### Written request
Repeat, word for word, the material from the line with "Time of clock at [310,296,344,327]: 10:51" through the last line of the material, including both ends. Leave the pictures out of your answer.
## begin Exercise data
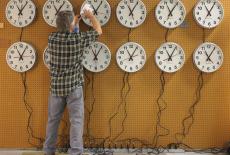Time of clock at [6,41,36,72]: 11:04
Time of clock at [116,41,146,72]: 11:04
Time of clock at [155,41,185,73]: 11:04
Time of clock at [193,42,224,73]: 11:05
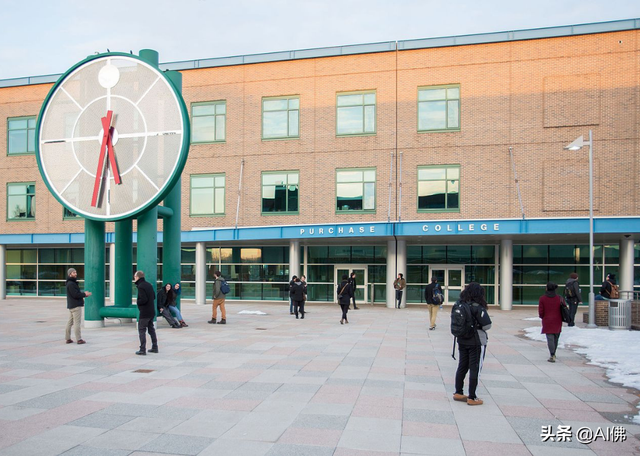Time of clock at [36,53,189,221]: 5:31
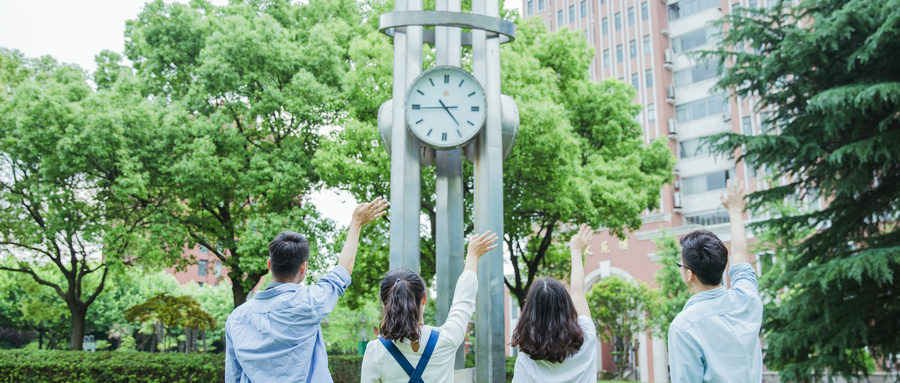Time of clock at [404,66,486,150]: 4:44
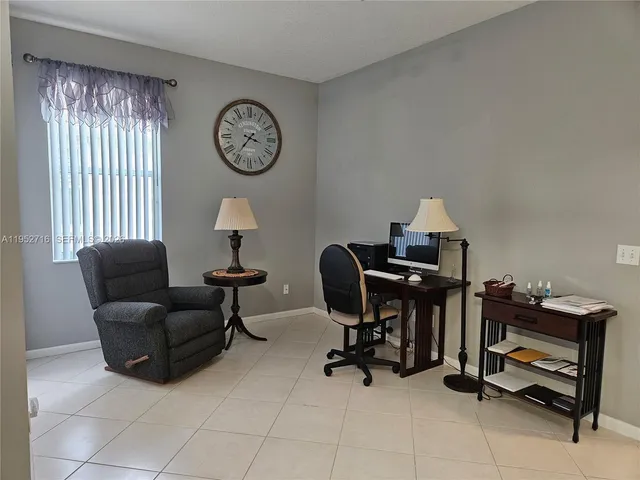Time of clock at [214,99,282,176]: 3:36
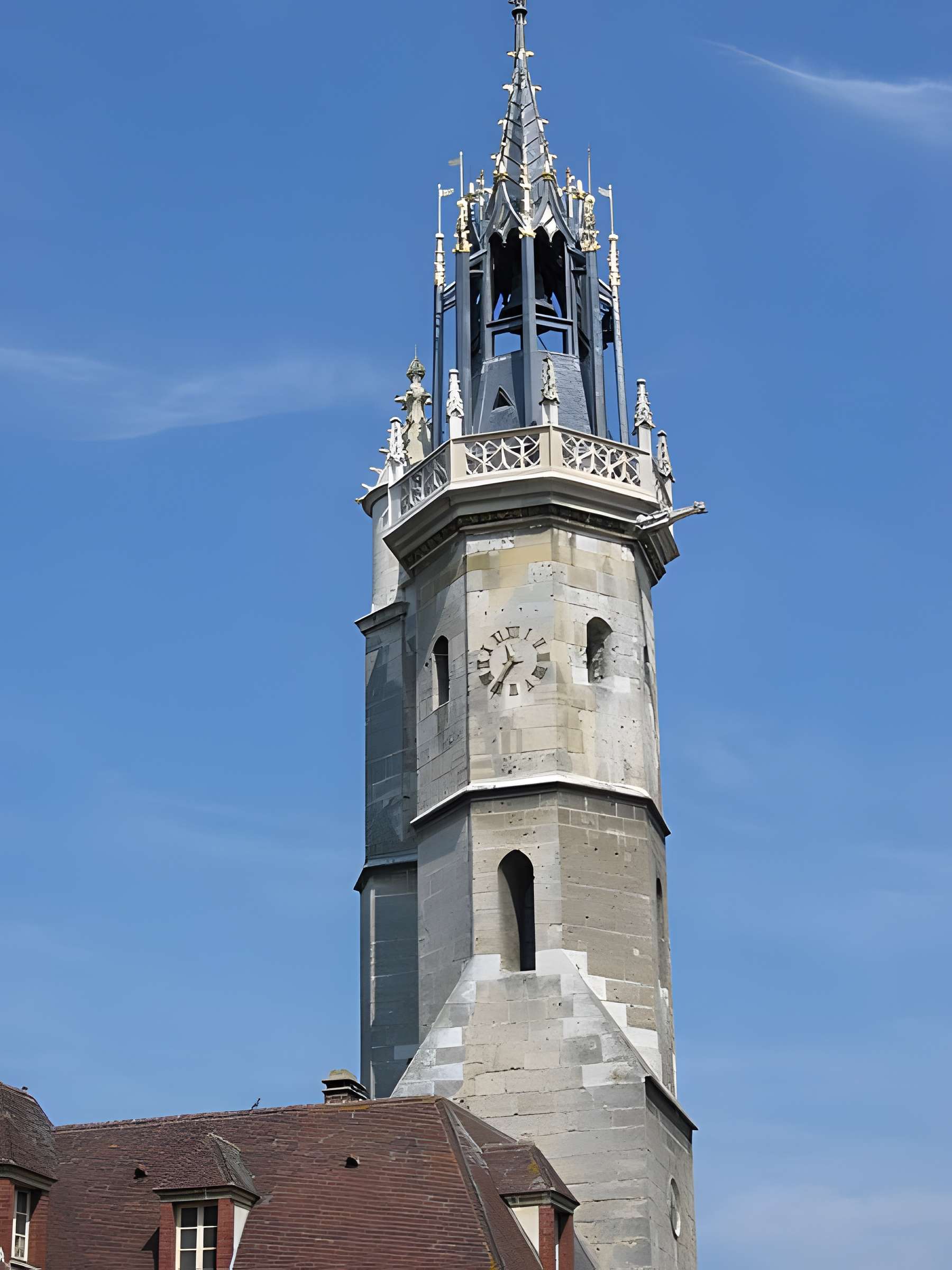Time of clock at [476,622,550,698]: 11:35
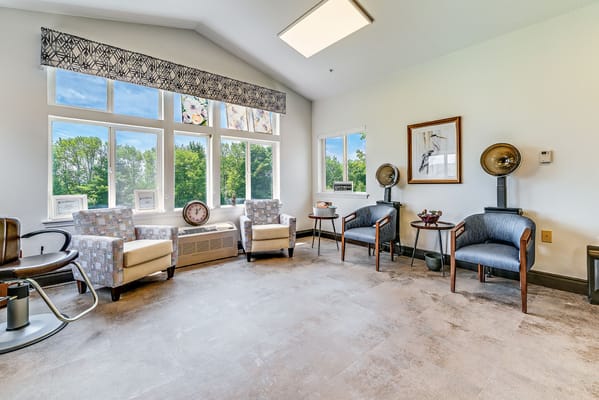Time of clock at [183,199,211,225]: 12:07
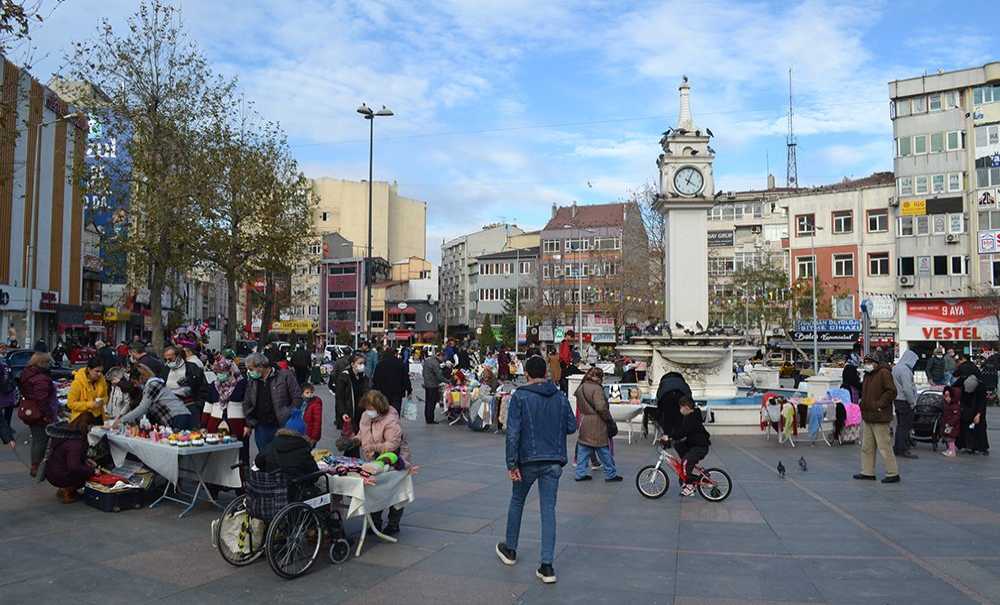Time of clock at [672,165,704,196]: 4:03
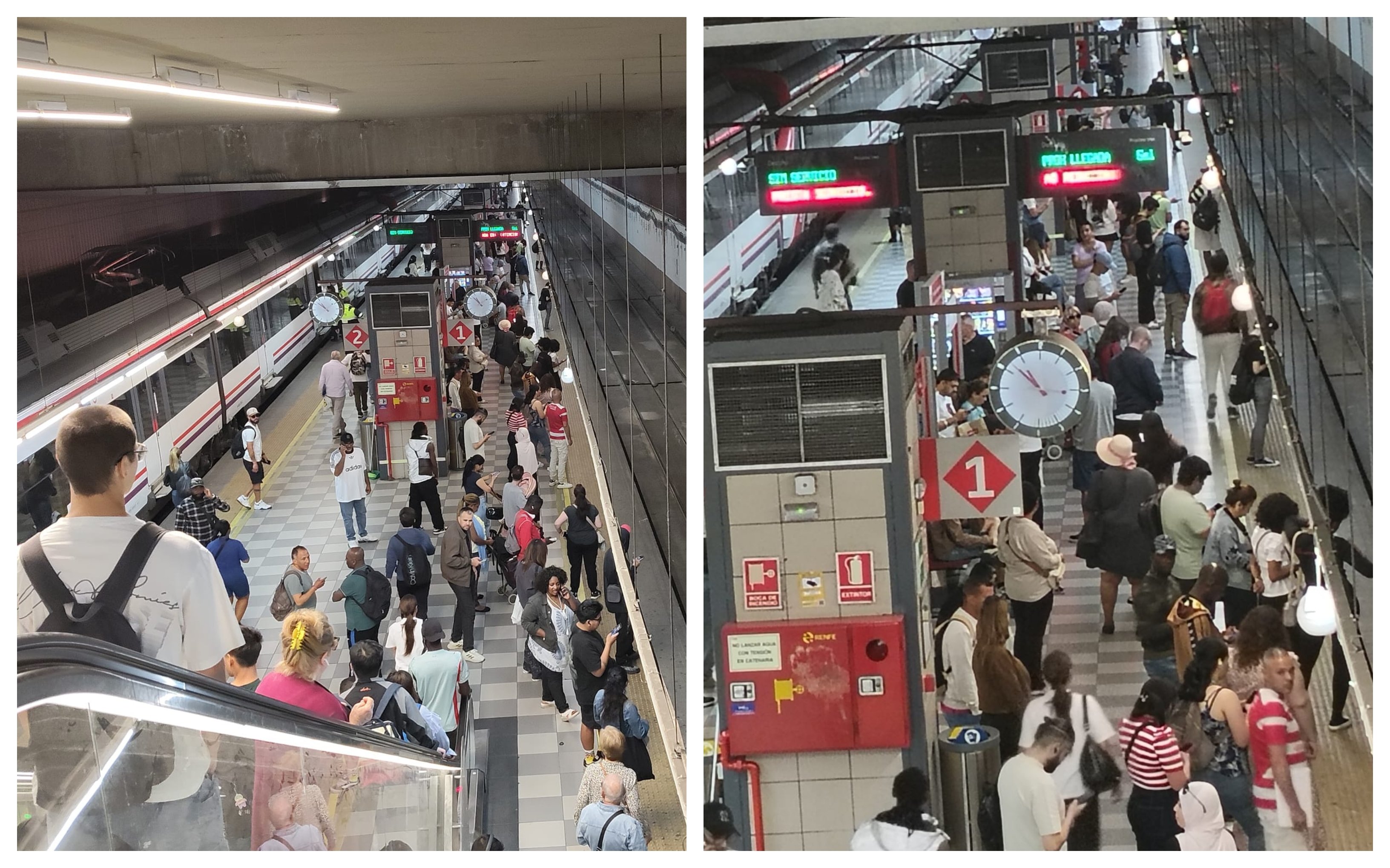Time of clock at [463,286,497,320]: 10:52
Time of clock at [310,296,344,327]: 10:51
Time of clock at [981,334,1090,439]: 10:52
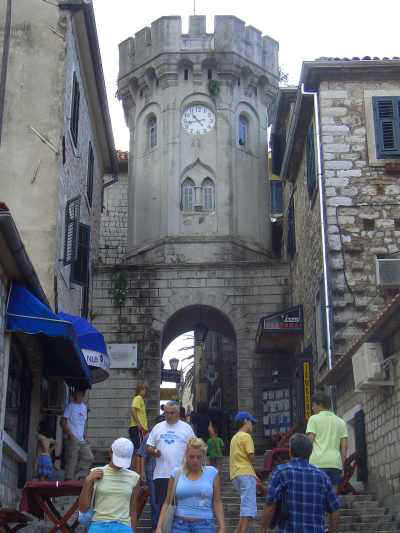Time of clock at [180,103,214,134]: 10:43
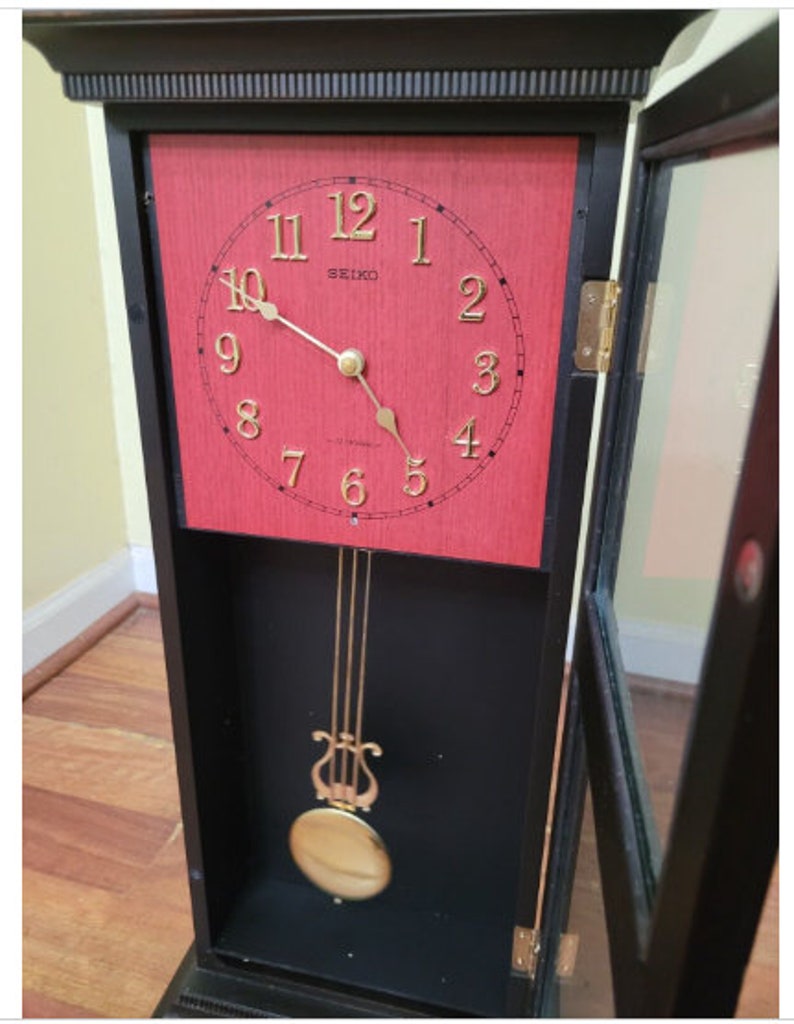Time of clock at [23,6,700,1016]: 4:49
## end Exercise data
### Correct answer
Time of clock at [310,296,344,327]: 10:51
Time of clock at [981,334,1090,439]: 10:52
Time of clock at [180,103,214,134]: 10:43
Time of clock at [23,6,700,1016]: 4:49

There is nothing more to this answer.